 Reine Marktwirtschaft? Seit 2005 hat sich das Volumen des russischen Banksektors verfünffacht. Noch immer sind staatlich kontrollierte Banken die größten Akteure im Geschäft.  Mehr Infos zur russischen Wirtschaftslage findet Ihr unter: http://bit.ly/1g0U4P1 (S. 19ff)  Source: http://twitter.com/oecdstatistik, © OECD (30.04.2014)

--- --- ---

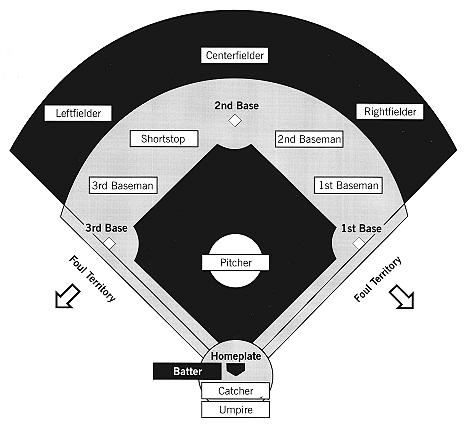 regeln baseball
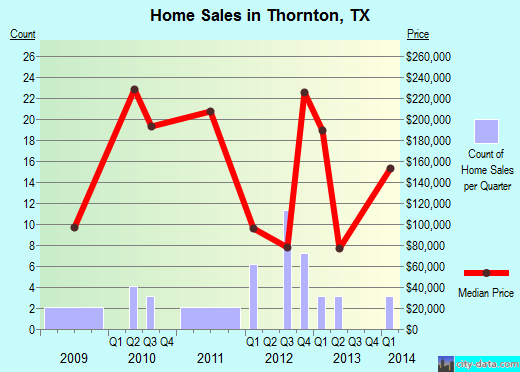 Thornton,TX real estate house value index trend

--- --- ---

Produce an exact reproduction of the listing above, limited to the lines starting at the line with "regeln baseball" and ending at the line with "Thornton,TX real estate", both kept, with every picture left out.

 regeln baseball
 Thornton,TX real estate house value index trend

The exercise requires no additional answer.